**DOCUMENT SEGMENT:**
☆ ☆ ☆ ☆ ☆ ☆ ☆

Linux is a very different deal: much of the operating system is the GNU 
tools and other open source tools that were already assembled and merely 
lacked a kernel, and the kernel itself was built with a really careful 
eye on where it came from, and with open permission from Minix development.

> As for patients, trade secrets and non-compete claims DEC, as you've
> already said, settled out of court.   Why?  Because the is a world of
> difference between making the claim that you were wrong and proving it
> in a court of law.  
>   
Also, Microsoft had a lot of money at that point and had established 
that they could and would drag on intellectual property cases for 
*YEARS*. Given the confidence in VMS and the Alpha technology, and their 
CEO's reluctance to pursue lengthy litigation lest it drain the company, 
they settled for various agreements such as NT always running on Alphas. 
After all, it was written by David Cutler and his team, who created VMS, 
and much of their code was originally written for Alphas, not x86 
hardware. Then various Alpha technologies were stolen wholesale for the 
Pentium, and the collaboration between Microsoft and Intel was much 
greater than it ever could be between DEC and either of them, and 
they've since been purchased.

>> I see your point. But both copyright and patent law are founded on the 
>> idea of owning and controlling the use of an idea: you can't just use 
>> such laws when it's to your benefit, and ignore them when it's not.
>>     
>
> I do not.  The law states that it is up to the copyright/patient holder
> to come after me if I infringe on their rights.  There is no requirement
> on my to go looking for any existing IP before I start coding so I
> don't.
>   
Nor am I saying that you do. I'm saying that you make such thefts and 
then make claims against others. *GATES* does.

Note that I Am Not A Lawyer (IANAL). Actually, copyright law and patent 
law and trade secret law all differ on this. For trade secrets, you're 
not allowed to use your trade secrets from other work: that's a 
contractual matter. For patents, you don't have to search, but if you 
get caught using it later, you're screwed by the original patent owner. 
Software patents are really nasty this way, because it's easy to use 50 
or a hundred somewhat new techniques in any large software project and 
be nearly impossible to do an effective patent search, even after you've 
written it.

☆ ☆ ☆ ☆ ☆ ☆ ☆

**WHAT THIS EXERCISE ASKS:**
1. From the discussion post, copy the passage from "Note that I" to "original patent owner." word for word.
2. Name every kind of law that the discussion post mentions.
3. According to the discussion post, why are software patents especially nasty?

**INFORMATION SHOWN:**
☆ ☆ ☆ ☆ ☆ ☆ ☆

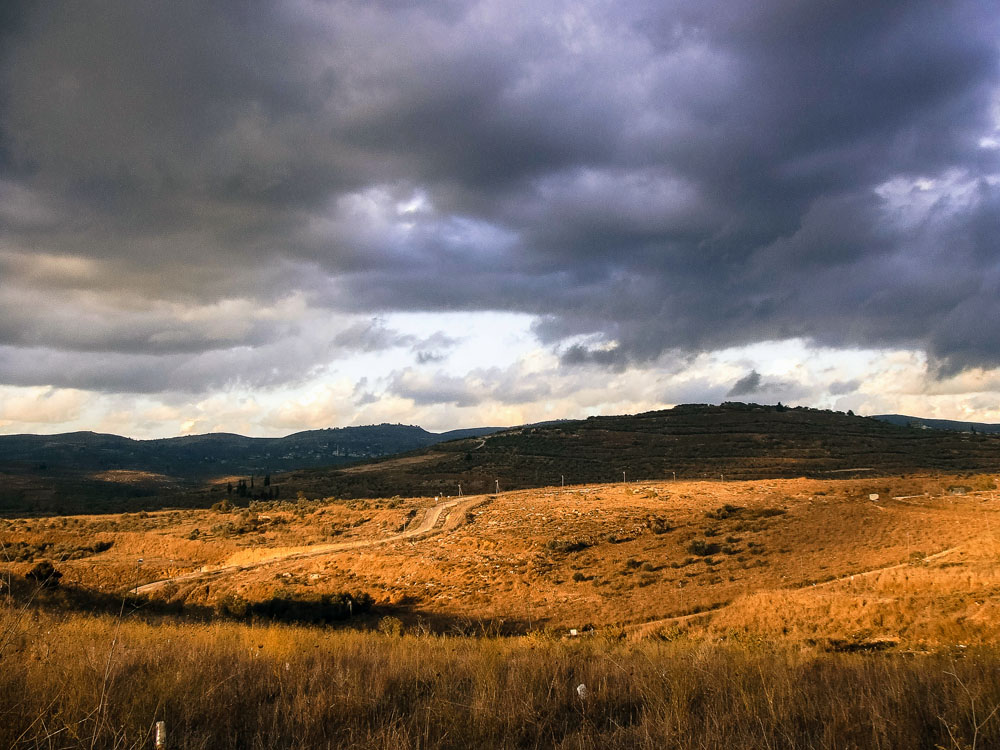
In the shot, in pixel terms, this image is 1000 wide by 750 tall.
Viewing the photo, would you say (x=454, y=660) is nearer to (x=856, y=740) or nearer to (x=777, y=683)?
(x=777, y=683)

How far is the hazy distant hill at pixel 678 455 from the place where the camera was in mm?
80125

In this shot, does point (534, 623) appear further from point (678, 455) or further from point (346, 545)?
point (678, 455)

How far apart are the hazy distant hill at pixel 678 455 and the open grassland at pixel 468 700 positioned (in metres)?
65.7

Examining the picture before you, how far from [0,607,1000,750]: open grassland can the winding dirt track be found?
101ft

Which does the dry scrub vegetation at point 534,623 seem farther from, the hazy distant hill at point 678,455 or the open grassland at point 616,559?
the hazy distant hill at point 678,455

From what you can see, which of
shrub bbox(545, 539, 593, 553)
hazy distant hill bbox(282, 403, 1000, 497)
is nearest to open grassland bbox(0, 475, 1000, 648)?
shrub bbox(545, 539, 593, 553)

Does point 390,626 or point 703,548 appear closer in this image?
point 390,626

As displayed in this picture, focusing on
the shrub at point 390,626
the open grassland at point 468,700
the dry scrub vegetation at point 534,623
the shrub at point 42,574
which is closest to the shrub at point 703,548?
the dry scrub vegetation at point 534,623

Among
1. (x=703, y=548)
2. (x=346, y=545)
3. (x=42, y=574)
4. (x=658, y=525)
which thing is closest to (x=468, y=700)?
(x=703, y=548)

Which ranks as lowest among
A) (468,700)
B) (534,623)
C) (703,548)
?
(534,623)

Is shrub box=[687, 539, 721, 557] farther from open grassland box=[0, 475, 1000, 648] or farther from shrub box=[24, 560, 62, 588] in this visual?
shrub box=[24, 560, 62, 588]

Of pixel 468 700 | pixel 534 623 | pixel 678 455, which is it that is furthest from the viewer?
pixel 678 455

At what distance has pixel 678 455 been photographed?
98.1m

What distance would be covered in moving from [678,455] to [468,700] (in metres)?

☆ ☆ ☆ ☆ ☆ ☆ ☆

**ANSWERS TO THIS EXERCISE:**
1.
Note that I Am Not A Lawyer (IANAL). Actually, copyright law and patent 
law and trade secret law all differ on this. For trade secrets, you're 
not allowed to use your trade secrets from other work: that's a 
contractual matter. For patents, you don't have to search, but if you 
get caught using it later, you're screwed by the original patent owner.

2. Copyright law, patent law, and trade secret law.

3. A large software project can easily use 50 or a hundred somewhat new techniques. That makes an effective patent search nearly impossible, even after the software has been written.